Records for the exercise section start

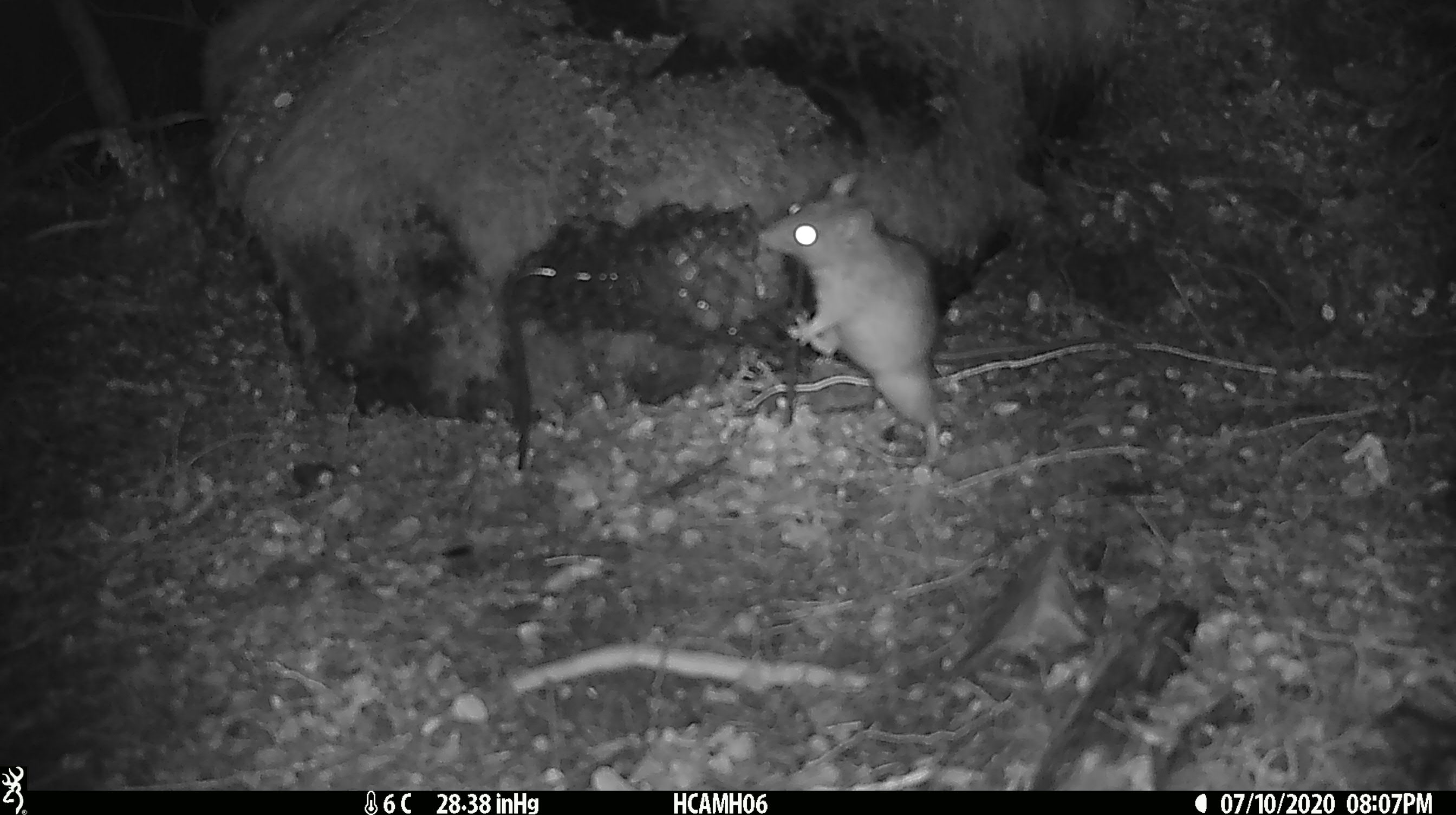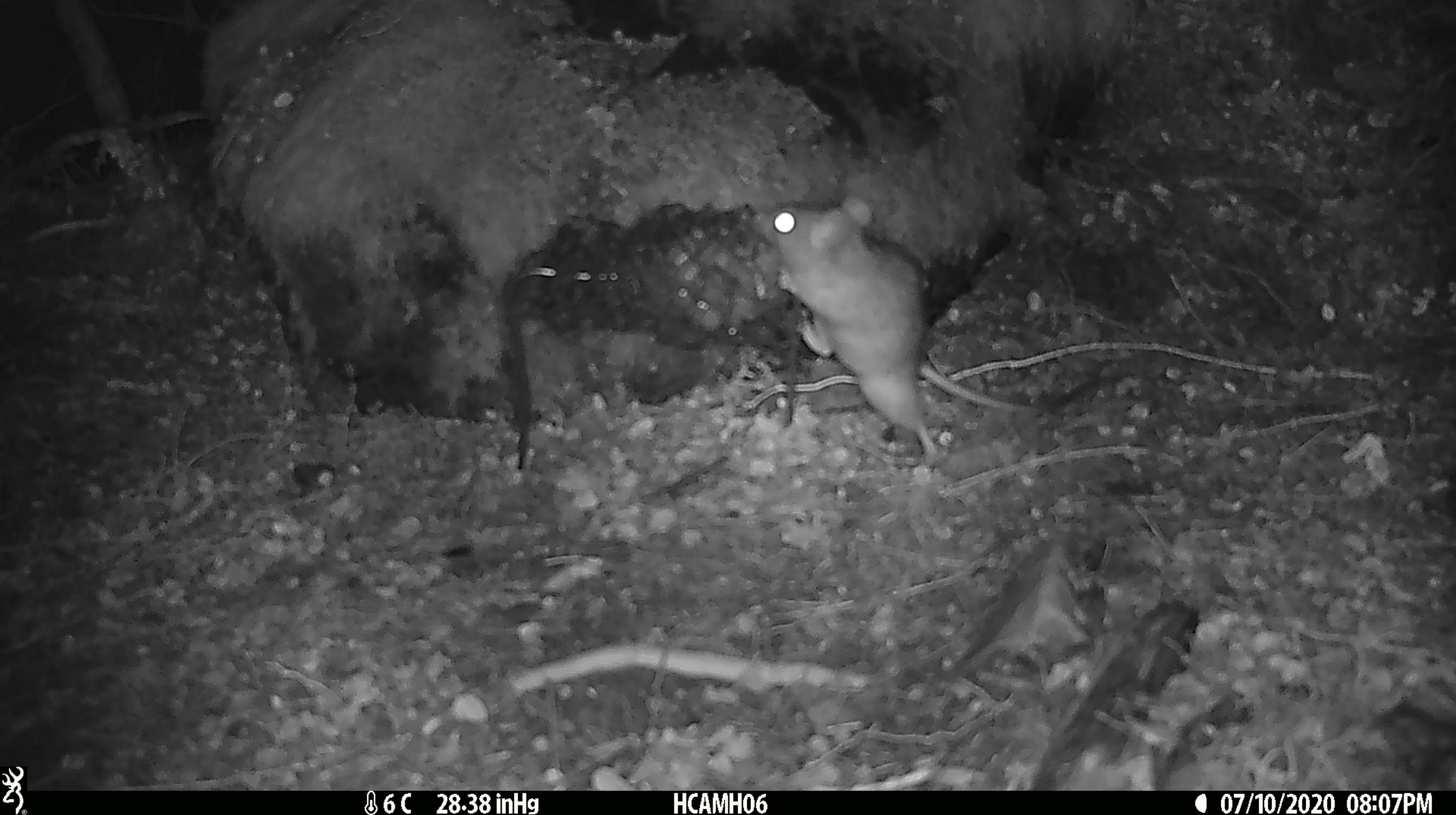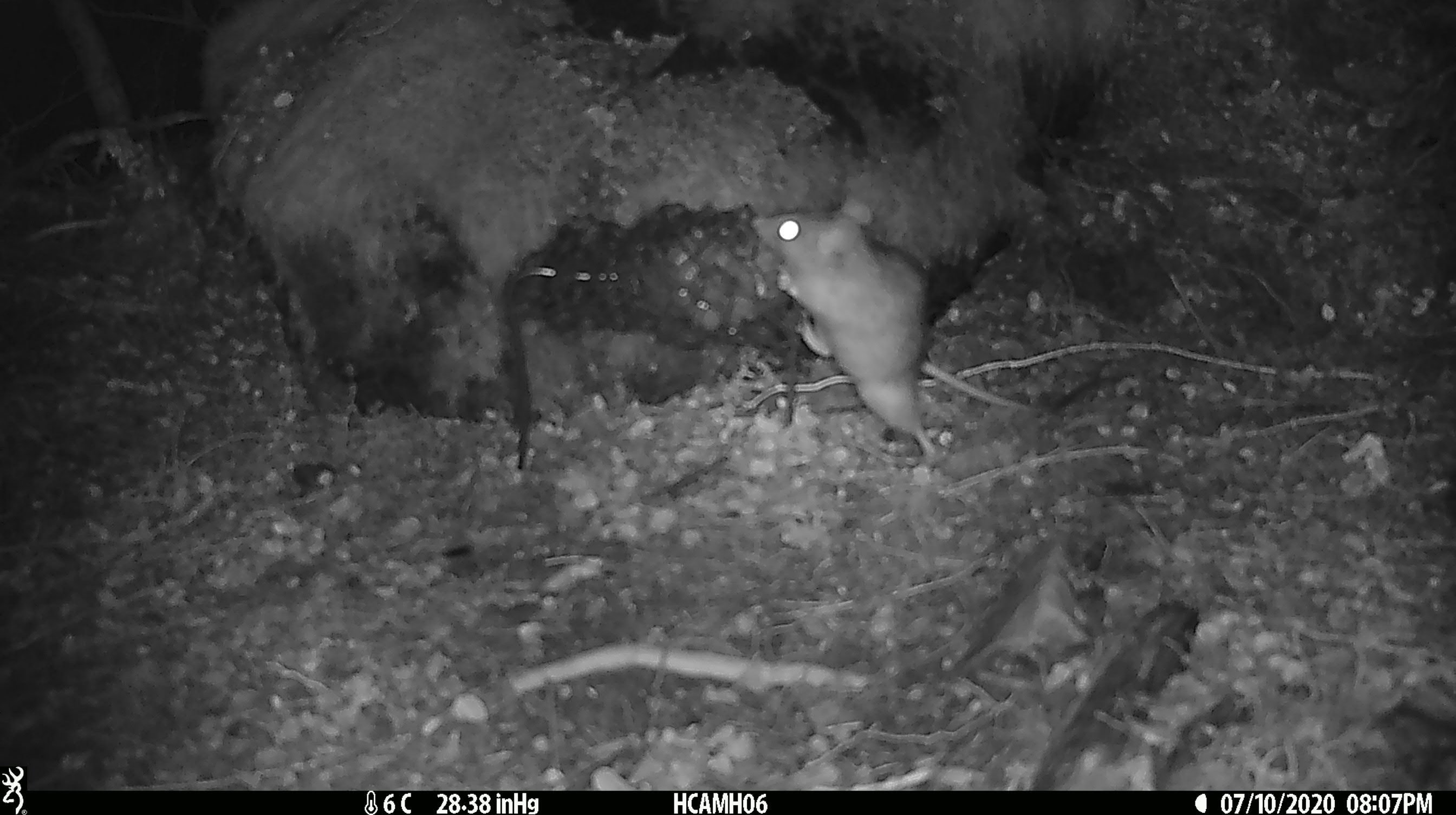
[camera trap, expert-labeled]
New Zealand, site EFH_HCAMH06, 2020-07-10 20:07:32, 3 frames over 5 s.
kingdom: Animalia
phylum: Chordata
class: Mammalia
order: Rodentia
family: Muridae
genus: Rattus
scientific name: Rattus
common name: rat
Rat (Rattus).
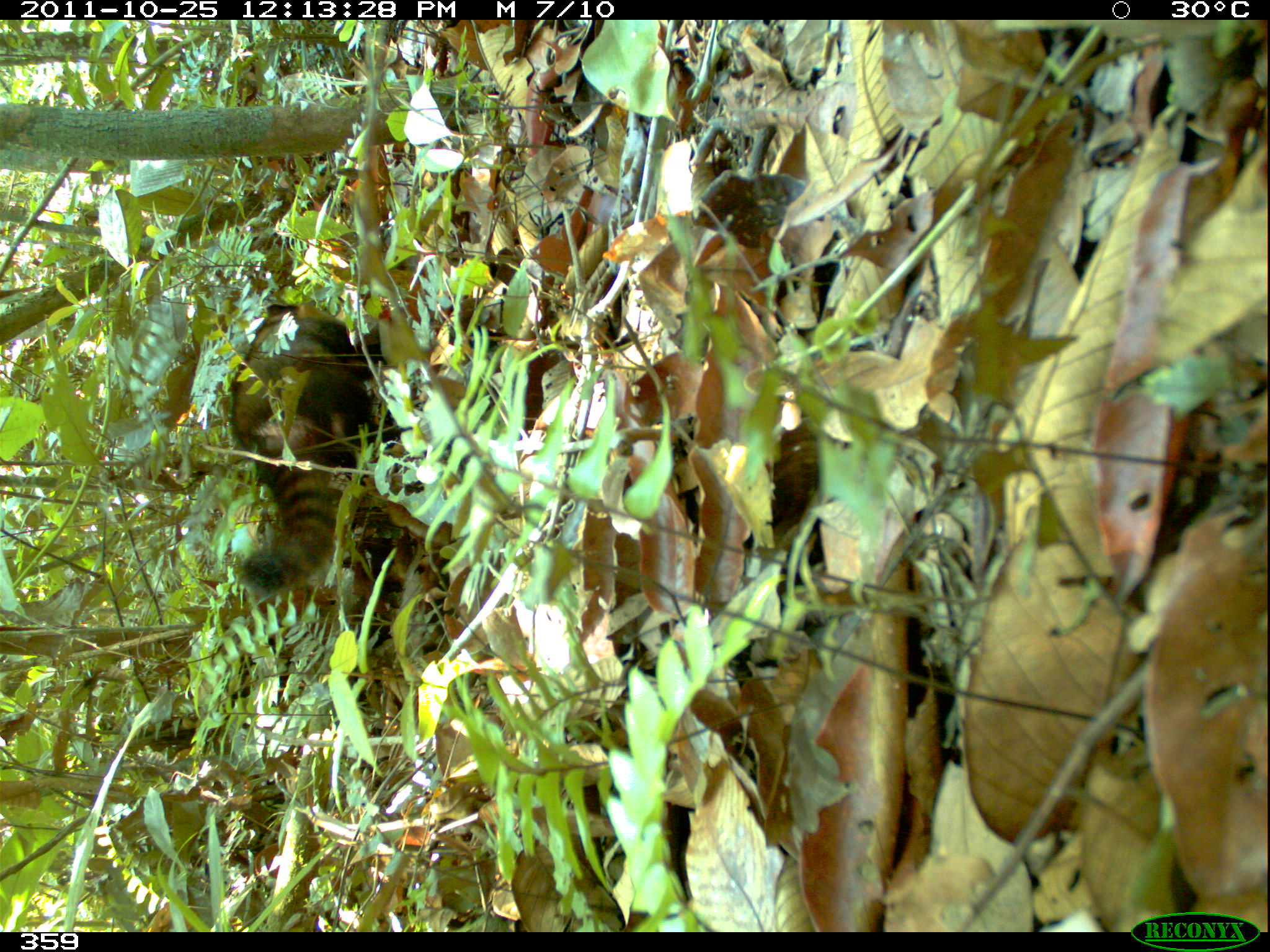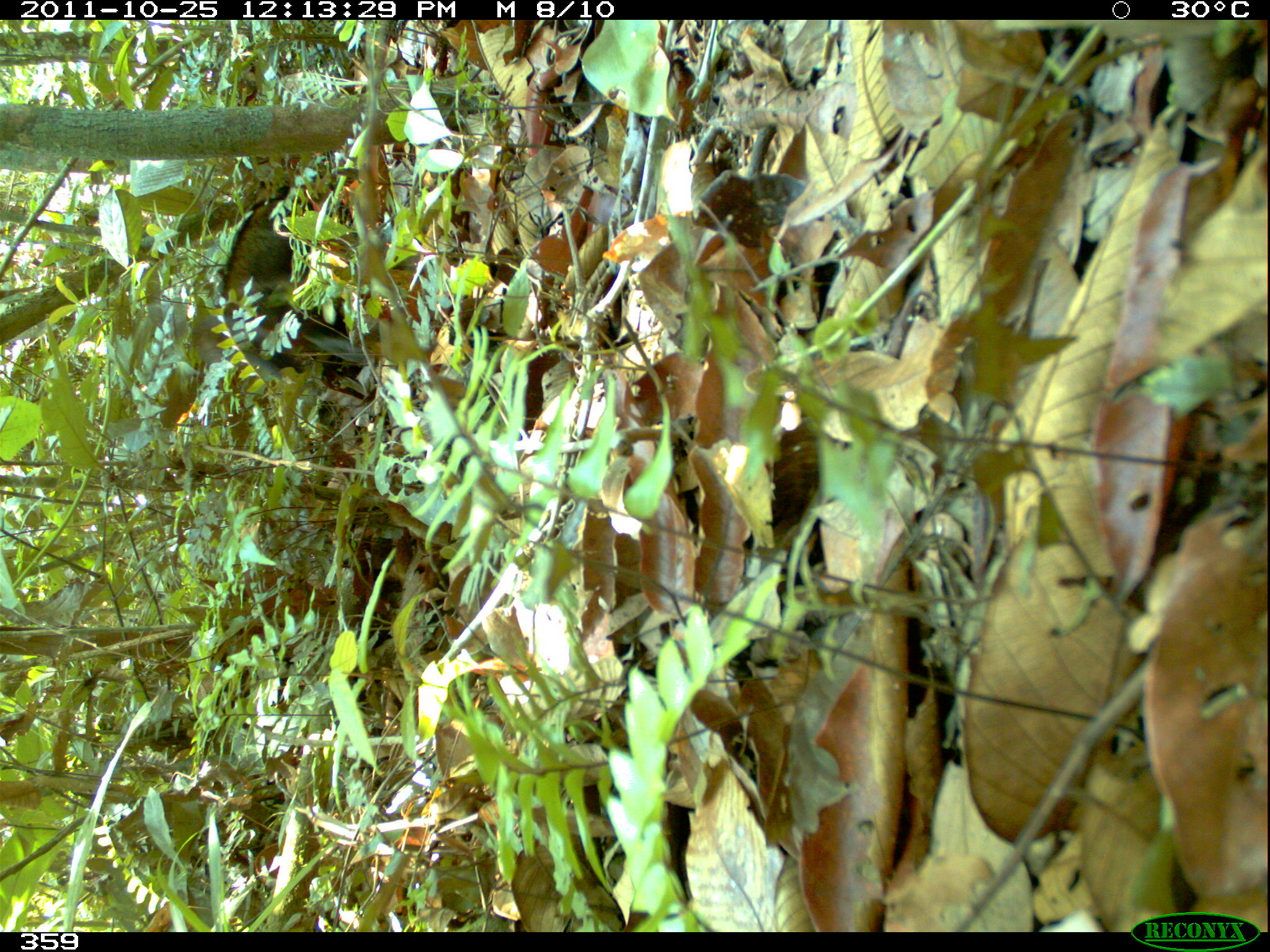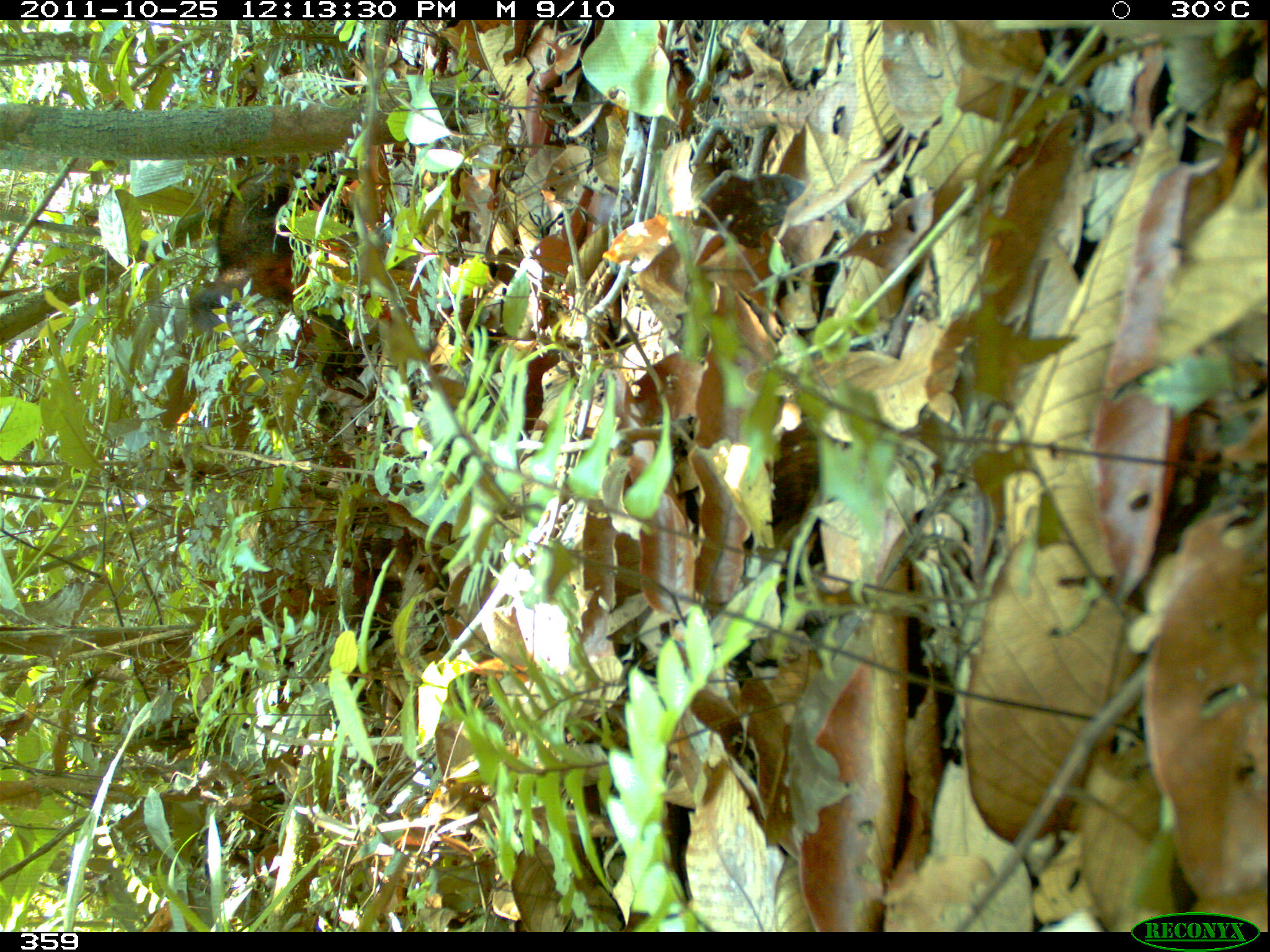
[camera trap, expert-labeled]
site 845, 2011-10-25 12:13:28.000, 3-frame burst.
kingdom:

Records for the exercise section end

**Task statement**
Find the word "site" in the entries, and copy every line it shows up in.

**Result**
New Zealand, site EFH_HCAMH06, 2020-07-10 20:07:32, 3 frames over 5 s.
site 845, 2011-10-25 12:13:28.000, 3-frame burst.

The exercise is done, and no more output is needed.